After you flame the cognac, add the water and this stuff. Yum.
 Let it simmer for a while...
...ladle into bowls, top with cheese...
...and broil until bubbly.
I like it with a crispy white wine, like an Arneis from the Lange or the Roero. Prima has some wonderful whites from the Piemonte region of Italy. Wally likes it with a buttery chardonnay, or a pinot. Prima has those, too. 

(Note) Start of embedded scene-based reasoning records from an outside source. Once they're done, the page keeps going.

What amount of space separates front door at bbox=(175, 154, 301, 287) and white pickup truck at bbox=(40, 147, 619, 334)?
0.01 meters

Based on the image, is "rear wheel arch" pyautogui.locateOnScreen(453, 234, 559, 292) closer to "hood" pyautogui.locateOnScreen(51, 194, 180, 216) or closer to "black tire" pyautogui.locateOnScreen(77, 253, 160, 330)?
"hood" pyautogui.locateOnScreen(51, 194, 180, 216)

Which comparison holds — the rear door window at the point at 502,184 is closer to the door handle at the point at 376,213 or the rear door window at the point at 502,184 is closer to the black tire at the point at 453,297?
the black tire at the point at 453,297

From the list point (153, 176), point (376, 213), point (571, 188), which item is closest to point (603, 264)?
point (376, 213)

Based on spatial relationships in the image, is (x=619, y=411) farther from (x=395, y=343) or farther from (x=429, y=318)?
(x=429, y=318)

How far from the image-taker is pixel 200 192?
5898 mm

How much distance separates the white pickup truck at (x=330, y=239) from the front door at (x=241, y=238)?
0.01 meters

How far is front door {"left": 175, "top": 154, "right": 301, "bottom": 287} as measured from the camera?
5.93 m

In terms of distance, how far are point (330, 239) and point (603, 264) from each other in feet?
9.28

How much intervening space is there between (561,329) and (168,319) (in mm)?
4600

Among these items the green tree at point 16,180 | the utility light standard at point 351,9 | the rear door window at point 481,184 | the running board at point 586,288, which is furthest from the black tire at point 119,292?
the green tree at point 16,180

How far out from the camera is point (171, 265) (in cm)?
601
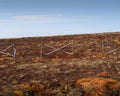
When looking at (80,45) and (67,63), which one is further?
(80,45)

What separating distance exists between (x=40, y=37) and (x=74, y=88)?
5565 cm

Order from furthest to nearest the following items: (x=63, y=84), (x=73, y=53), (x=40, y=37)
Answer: (x=40, y=37)
(x=73, y=53)
(x=63, y=84)

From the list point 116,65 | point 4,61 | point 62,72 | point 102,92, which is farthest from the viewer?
point 4,61

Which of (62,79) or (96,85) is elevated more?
(62,79)

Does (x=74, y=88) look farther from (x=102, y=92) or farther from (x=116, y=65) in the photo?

Buon Appetito. And thank you Aileen.



French Onion Soup
four generous servings

4 cups thinly sliced onions
1/2 teaspoon sugar
1/4 cup butter
1 tablespoon extra virgin olive oil
2 cloves garlic, minced
3 tablespoons flour
1/4 teaspoon dry mustard
1/4 cup good cognac or armagnac
3 cups water
1 tablespoon Better Than Bullion chicken 
2 tablespoons Better Than Bullion beef
1/4 teaspoon nutmeg
1/4 teaspoon freshly ground black pepper
1 teaspoon Worcestershire sauce
1/2 cup good dry vermouth

6 slices sourdough french bread or ciabatta, toasted
1 cup grated gruyere
1/4 cup grated Reggiano parmesan

Saute onions and sugar in butter and olive oil over low heat until well browned. For me this takes about half an hour. Thomas Keller has an onion soup recipe that calls for browning the onions for four hours - if you have the time and patience, go for it. Not me, I'm in the garden.

Add garlic, stir and saute until fragrant, about a minute or two. Add flour and mustard, cook and stir two minutes more.

Add cognac and ignite - I use a fireplace match or one of those flame-on-a-stick candle lighter thingies. This after burning off all my knuckle hair several times. Not fun. 

When cognac is burned off, add water, Better Than Bullion (beef and chicken), Worcestershire, nutmeg, and pepper. Simmer about 20 to 30 minutes.

Preheat broiler. Stir vermouth into soup. Put toasted bread into bottom of ovenproof bowls, ladle soup over. Top with a generous layer of cheese and broil a few inches from the heat until melted, bubbly and beginning to brown. Watch like a hawk!


Serve immediately. Cold melted cheese can be grim. Wally likes this with Caesar salad, I prefer something really vinegary, like butter lettuce with mustard and champagne vinaigrette. And shallots. Sort of harmonic convergence in the allium family. A few lilies on the table, or some chive blossoms in a little vase...that's a botany joke. Never mind. Eat your soup.